One of the women who attended it last year called the retreat a temporary escape from the craziness of day-to-day spa operations in a setting that offers spa directors an inside peek at other famous facilities. If your spa director goes on one of these retreats, she'll benefit in a number of ways:

  1. She'll be able to relax away from the workplace during four full days at a great spa;
  2. She'll feel more a part of the spa world through networking and bonding with other women in the industry, and
  3. She'll get to learn some practical ways that the sponsor spa makes things work, and then take that knowledge home.

Ms. X must have ended up working in the spa, with you, for a reason. I hope that reason is not simply to have you fired. In fact, I'm sure it's not. From what you've told me, she's someone who is a little unsure of herself and is looking for a way to really make a mark with her career. She's probably a great spa director in disguise. If she gets the chance to see her own hopes and aspirations reflected in the eyes of all those fellow female spa directors, chances are she'll come back a kinder, gentler boss

A Seminar Vacation

The other way you can approach this director dilemma is from your own end. What can you do to change the dynamic in the soured relationship? If I were you, Lou, I'd think about going on a retreat, too. What I have in mind isn't so relaxing, perhaps, as a four-day trip to a luxury spa, but it's something from which you'll gain tremendously. Maybe it will even send you in a new direction in your career. I'm thinking about a four-day seminar for people in the spa industry who want to learn more about the nuts and bolts of how spas work. Now that you're a supervisor, rather than "just" a therapist, you know that there's a lot more to spas than just making people feel good on a table. The business is intense, and there's a lot to know. That's where the seminar comes in. It will teach you things you never even thought about in terms of spa management , operations, staff issues, budgets, and other topics you might have thought you didn't care about but now realize are extremely important. Who knows, maybe it will even help you move quickly into an upper position yourself some day. It's happened before.
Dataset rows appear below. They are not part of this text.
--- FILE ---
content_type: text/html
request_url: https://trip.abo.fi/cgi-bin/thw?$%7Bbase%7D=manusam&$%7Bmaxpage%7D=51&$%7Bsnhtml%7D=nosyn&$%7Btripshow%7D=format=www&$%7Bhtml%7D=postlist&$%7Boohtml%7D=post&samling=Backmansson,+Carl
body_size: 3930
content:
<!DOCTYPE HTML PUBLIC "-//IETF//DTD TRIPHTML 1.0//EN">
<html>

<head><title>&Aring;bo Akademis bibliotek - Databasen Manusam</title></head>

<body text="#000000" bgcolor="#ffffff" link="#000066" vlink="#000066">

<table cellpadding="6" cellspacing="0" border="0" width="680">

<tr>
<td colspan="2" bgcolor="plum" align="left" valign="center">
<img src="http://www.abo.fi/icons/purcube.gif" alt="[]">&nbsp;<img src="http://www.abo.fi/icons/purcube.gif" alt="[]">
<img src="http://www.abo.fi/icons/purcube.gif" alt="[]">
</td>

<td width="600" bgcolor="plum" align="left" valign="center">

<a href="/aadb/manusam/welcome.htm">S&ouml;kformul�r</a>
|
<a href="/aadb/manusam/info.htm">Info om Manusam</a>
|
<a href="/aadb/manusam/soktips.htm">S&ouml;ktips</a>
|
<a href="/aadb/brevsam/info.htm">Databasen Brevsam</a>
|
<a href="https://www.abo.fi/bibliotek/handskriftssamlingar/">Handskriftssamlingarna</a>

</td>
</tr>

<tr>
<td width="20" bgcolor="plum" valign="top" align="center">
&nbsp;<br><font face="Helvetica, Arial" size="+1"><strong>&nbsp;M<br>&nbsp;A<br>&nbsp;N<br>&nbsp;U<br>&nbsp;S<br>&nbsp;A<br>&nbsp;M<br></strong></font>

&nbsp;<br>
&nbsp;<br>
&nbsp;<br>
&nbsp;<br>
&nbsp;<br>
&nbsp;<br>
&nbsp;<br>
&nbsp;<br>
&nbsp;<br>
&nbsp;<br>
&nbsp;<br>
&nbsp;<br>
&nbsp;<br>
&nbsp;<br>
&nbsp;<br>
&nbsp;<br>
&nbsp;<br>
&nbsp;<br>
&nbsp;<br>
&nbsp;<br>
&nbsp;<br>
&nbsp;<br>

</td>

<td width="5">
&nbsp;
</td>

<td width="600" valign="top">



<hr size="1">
I suggest you find out more about these seminars, and plan your next vacation around one. They range in price, and are given in different parts of the country, which means you'll have to travel, but the investment in your career will probably pay off many times over. Several companies offer this type of advanced spa education, like Preston Wynne, the Bramham Institute, and Cosmopro. There's sure to be one that works for you, and no matter which one you chose, it's bound to give you a better understanding of your newly adopted industry.

A Spa Gap?

You know the old cliché, "East is east and west is west, and never the twain shall meet"? Well, some people think that's true of spa directors and spa employees. There's just too much of a gap, they say, between management and line staff for them ever to see eye-to-eye. However, I feel that there's a lot of room for communication, and if proactive people such as yourself take responsibility and learn how to see things from the other person's perspective and your own, it will make for a better working environment for everyone.